EXERCISE DESCRIPTION.
Render the lines from the first one through the line containing "rusty metal door [251, 198, 274, 272]", both included, as a Markdown table with the columns "No." and "Line". Leave out blank lines and include no others.

Excerpts from a detection dataset
......

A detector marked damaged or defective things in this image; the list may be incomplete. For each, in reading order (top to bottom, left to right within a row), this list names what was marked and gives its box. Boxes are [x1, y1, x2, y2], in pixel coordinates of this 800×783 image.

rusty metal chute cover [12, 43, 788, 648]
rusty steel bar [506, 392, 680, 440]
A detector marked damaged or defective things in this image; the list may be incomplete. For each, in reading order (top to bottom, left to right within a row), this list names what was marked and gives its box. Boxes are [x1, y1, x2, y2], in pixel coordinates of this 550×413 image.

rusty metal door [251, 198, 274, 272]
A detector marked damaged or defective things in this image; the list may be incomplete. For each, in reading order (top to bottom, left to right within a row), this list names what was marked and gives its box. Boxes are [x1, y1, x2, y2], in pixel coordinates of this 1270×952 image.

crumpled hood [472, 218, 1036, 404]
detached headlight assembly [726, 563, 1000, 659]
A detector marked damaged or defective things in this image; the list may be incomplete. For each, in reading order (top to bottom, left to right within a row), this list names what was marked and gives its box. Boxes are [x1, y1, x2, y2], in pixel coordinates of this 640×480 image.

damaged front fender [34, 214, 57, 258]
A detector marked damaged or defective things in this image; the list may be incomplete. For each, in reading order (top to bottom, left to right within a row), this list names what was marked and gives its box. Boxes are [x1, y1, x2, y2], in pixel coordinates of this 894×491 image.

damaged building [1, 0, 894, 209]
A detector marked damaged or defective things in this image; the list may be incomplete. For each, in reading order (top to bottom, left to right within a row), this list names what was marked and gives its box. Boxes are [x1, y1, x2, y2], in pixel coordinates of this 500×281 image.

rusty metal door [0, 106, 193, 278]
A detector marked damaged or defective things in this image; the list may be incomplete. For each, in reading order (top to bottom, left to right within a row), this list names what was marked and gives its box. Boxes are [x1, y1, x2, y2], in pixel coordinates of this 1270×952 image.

......

RESPONSE TO THE EXERCISE.
| No. | Line |
|---|---|
| 1 | A detector marked damaged or defective things in this image; the list may be incomplete. For each, in reading order (top to bottom, left to right within a row), this list names what was marked and gives its box. Boxes are [x1, y1, x2, y2], in pixel coordinates of this 800×783 image. |
| 2 | rusty metal chute cover [12, 43, 788, 648] |
| 3 | rusty steel bar [506, 392, 680, 440] |
| 4 | A detector marked damaged or defective things in this image; the list may be incomplete. For each, in reading order (top to bottom, left to right within a row), this list names what was marked and gives its box. Boxes are [x1, y1, x2, y2], in pixel coordinates of this 550×413 image. |
| 5 | rusty metal door [251, 198, 274, 272] |